Am I Visible?
People always ask me how life in Africa compares with life in America. I have to say there’s little comparison. Basically everything is different, from driving on the opposite side of the roads to the patterns of stars in the night sky. Being a nurse, I am always interested to compare differences in the ways of practicing medicine as well, and have gone into emergency rooms several times to observe the care of patients we’ve taken to the hospital.

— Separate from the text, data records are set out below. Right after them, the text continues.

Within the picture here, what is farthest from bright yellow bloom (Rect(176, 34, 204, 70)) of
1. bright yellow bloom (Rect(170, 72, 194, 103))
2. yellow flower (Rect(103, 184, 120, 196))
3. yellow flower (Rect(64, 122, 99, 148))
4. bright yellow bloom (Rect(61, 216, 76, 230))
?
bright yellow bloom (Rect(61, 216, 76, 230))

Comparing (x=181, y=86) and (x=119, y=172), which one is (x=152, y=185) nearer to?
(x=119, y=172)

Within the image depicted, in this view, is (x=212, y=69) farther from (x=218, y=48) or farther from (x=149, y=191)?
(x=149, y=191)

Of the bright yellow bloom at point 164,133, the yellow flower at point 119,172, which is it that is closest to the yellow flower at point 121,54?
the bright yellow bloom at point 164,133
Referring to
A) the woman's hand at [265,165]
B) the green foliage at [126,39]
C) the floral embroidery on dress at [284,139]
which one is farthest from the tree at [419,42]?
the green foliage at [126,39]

Recently I went to see my doctor with 3 concerns I had with my skin. I was referred to a dermatologist across town. Appointments are never needed, you just go and wait in line (not much different from having an appointment and waiting 2 hours past time to see the doctor!), so medical referrals are usually an all-day affair. Another thing is that doctors never do even the most minor surgical procedure in their offices. Offices are often in crowded little storefront rooms, and equipment is costly. So when I saw the dermatologist, he referred me on to a surgeon at a hospital for excisions and biopsies.
When I found the small hospital I noticed there was a nice outpatient department next door. I figured correctly that this is where I’d find the surgeon. I was in luck, he was just coming out of surgery, and I got in to see him within about 20 minutes of my arrival. He examined me and said only one of my skin problems needed to be biopsied, and of course he also did not do such things in his office. We walked over to the hospital proper where surprisingly, I was taken into the operating “theatre” as it’s called here, where I had to strip down and put on a hospital gown. All this to have a small growth removed from my upper arm.

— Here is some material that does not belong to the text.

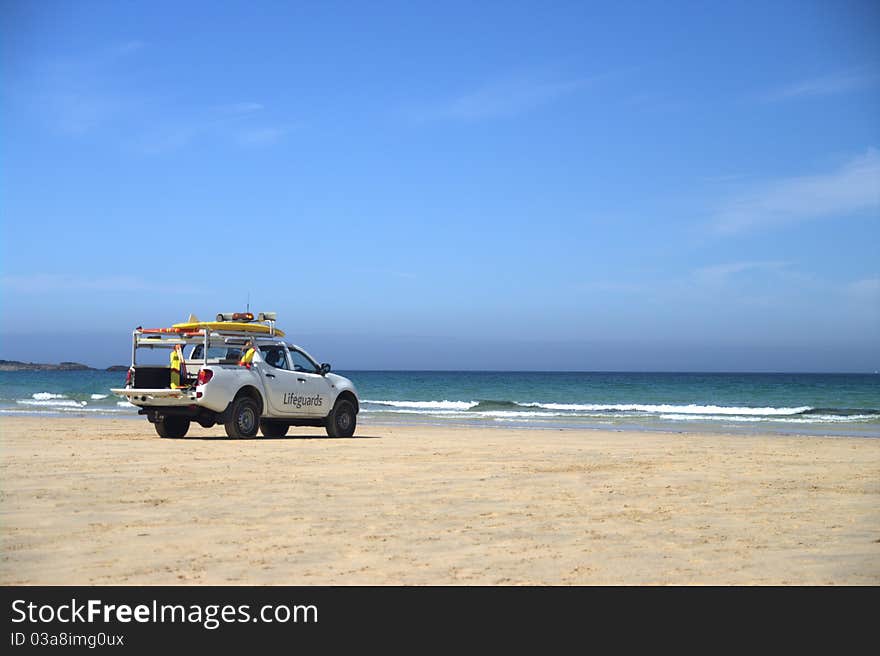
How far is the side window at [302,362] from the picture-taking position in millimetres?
20531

As I laid down on the operating table with a doctor, 2 nurses, and bright lights shining on me, even as I was chatting with them, I was thinking 2 things to myself: 1) Here I am, in an operating room in Africa, and not a soul knows where I am, and 2) Wow! I guess this is practice for when I will have my knee replacement surgery! My arm was numbed up and an inch of my skin was removed, which the doctor and I then examined before he sent it off for the biopsy. Later I got the negative results.
When the surgeon discovered I was a nurse, he said he’d wondered, because when he’d been about to ask me certain questions, I’d given him the answers before he could ask. I’ve found this same thing true with meeting fellow believers in Christ. There are things we say and do, not even consciously, that alert other believers to our kinship.

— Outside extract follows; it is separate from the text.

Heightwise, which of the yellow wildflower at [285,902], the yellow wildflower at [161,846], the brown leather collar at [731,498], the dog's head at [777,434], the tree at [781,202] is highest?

Usually Ugandans pay no attention to the pictures or writing on T- shirts. They don’t make statements to others as they do to Americans. So it can be kind of funny when you see a church usher wearing a Jim Beam T-shirt, or some off-color slogan. This same day I was running around for my medical referrals, I happened to be wearing a red Calvary Chapel T-shirt. I was surprised by several people acknowledging it, one a fellow Calvary Chapel member, who was also wearing one. When I was finished with the hospital, I walked in to a canteen to find a friend who was waiting for me. One of the waiters in the canteen brightened up when I walked in and said, “Here’s a muzungu, let her pay for it!” I didn’t hear the forerunner to that statement but since a common attitude is that a muzungu (white) is always rich, I was a bit annoyed, and I diverted his statement. Later my friend told me that as I left, another waitress had commented (due to my T-shirt) that I was a “born again,” and that he also needed to know Jesus and get his act together.
So my T-shirt gave opportunity for someone else to witness to an unsaved person.
At another point in my busy day, I’d walked 2 blocks down to Kampala Rd, the main street through downtown Kampala to meet someone. It was a busy intersection, traffic cops managing the congestion, and as I stood on the corner waiting for my friend, I thought to myself, “I’m sure glad I wore this red shirt today, so I’ll be easy to spot.” The fact that I was the only white person on the street never entered my mind. I’m never hard to spot in Uganda!
As true believers in Jesus, we should never be hard to spot, no matter where we are.